What is expected =>
Copy out exactly the lines that begin with the one containing "annotated detections (frame 2" and continue until the last line of the material.

Data to examine =>
================
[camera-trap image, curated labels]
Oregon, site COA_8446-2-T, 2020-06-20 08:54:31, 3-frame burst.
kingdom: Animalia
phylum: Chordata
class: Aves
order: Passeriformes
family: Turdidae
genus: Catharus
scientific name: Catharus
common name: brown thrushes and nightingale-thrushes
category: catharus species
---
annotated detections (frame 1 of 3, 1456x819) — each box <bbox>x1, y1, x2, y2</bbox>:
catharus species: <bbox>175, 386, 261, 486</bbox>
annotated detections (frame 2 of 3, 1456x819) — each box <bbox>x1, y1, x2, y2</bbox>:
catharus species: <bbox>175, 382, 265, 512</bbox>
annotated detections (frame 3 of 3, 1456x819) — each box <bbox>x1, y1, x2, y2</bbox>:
================
Solution for this exercise =>
annotated detections (frame 2 of 3, 1456x819) — each box <bbox>x1, y1, x2, y2</bbox>:
catharus species: <bbox>175, 382, 265, 512</bbox>
annotated detections (frame 3 of 3, 1456x819) — each box <bbox>x1, y1, x2, y2</bbox>:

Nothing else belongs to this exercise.